Hacia un nuevo pacto intergeneracional
Necesitamos un pacto distinto. Como dijo Paulo Freire en Pedagogía del oprimido: “nadie libera a nadie, nadie se libera solo: los seres humanos se liberan en comunión”. La juventud no debería ser un privilegio etario, sino un proceso colectivo de aprendizaje y transformación.

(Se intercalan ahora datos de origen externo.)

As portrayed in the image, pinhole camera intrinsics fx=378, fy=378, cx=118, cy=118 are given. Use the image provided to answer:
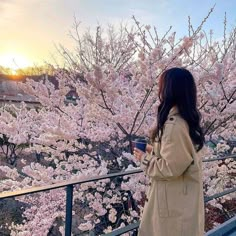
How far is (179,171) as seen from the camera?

Extender el rango de juventud a los 35 años —como en otras latitudes— no es solo ajustar la ley, es reconocer la realidad de un país tardío, donde los liderazgos florecen tarde, pero con fuerza.
El remate
La juventud en Colombia no muere a los 28: muere cuando dejamos de soñar, cuando abandonamos la idea de que es posible transformar nuestra realidad. Por eso este no es un reclamo: es un manifiesto caribeño.
Que lo escuche el país entero: la juventud no tiene fecha de caducidad. Mientras haya un tambor sonando en el barrio, una esquina pintada de colores y un joven que decide levantarse a luchar, la juventud seguirá viva, aunque la ley diga lo contrario.
Referencias citadas: Frankl (1946), Erikson (1968), Freire (1970), Bauman (2000), Acosta (2012), Reguillo (2000), Unión Europea (2019).